Copy the listing word for word, starting at its very beginning and ending with the line that contains "rusty orange water [0, 126, 351, 173]", and include that line.

--- Begin ENTRIES ---

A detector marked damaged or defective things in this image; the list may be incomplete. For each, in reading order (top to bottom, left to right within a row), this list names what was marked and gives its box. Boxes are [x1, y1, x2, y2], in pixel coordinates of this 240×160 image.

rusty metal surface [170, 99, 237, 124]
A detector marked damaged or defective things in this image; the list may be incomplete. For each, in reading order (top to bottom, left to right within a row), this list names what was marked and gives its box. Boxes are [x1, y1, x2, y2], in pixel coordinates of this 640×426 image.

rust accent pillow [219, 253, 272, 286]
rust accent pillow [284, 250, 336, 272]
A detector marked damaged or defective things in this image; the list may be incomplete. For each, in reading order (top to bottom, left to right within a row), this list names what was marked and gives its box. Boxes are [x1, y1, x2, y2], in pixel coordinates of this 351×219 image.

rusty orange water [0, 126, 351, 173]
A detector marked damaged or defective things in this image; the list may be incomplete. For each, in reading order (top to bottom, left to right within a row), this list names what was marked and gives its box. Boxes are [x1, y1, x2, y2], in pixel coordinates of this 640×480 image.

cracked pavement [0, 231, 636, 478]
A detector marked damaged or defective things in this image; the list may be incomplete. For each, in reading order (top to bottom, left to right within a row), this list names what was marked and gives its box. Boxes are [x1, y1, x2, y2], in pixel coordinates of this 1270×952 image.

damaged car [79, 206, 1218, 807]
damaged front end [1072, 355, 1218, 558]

--- End ENTRIES ---

== RESPONSE TO THIS TASK ==
A detector marked damaged or defective things in this image; the list may be incomplete. For each, in reading order (top to bottom, left to right within a row), this list names what was marked and gives its box. Boxes are [x1, y1, x2, y2], in pixel coordinates of this 240×160 image.

rusty metal surface [170, 99, 237, 124]
A detector marked damaged or defective things in this image; the list may be incomplete. For each, in reading order (top to bottom, left to right within a row), this list names what was marked and gives its box. Boxes are [x1, y1, x2, y2], in pixel coordinates of this 640×426 image.

rust accent pillow [219, 253, 272, 286]
rust accent pillow [284, 250, 336, 272]
A detector marked damaged or defective things in this image; the list may be incomplete. For each, in reading order (top to bottom, left to right within a row), this list names what was marked and gives its box. Boxes are [x1, y1, x2, y2], in pixel coordinates of this 351×219 image.

rusty orange water [0, 126, 351, 173]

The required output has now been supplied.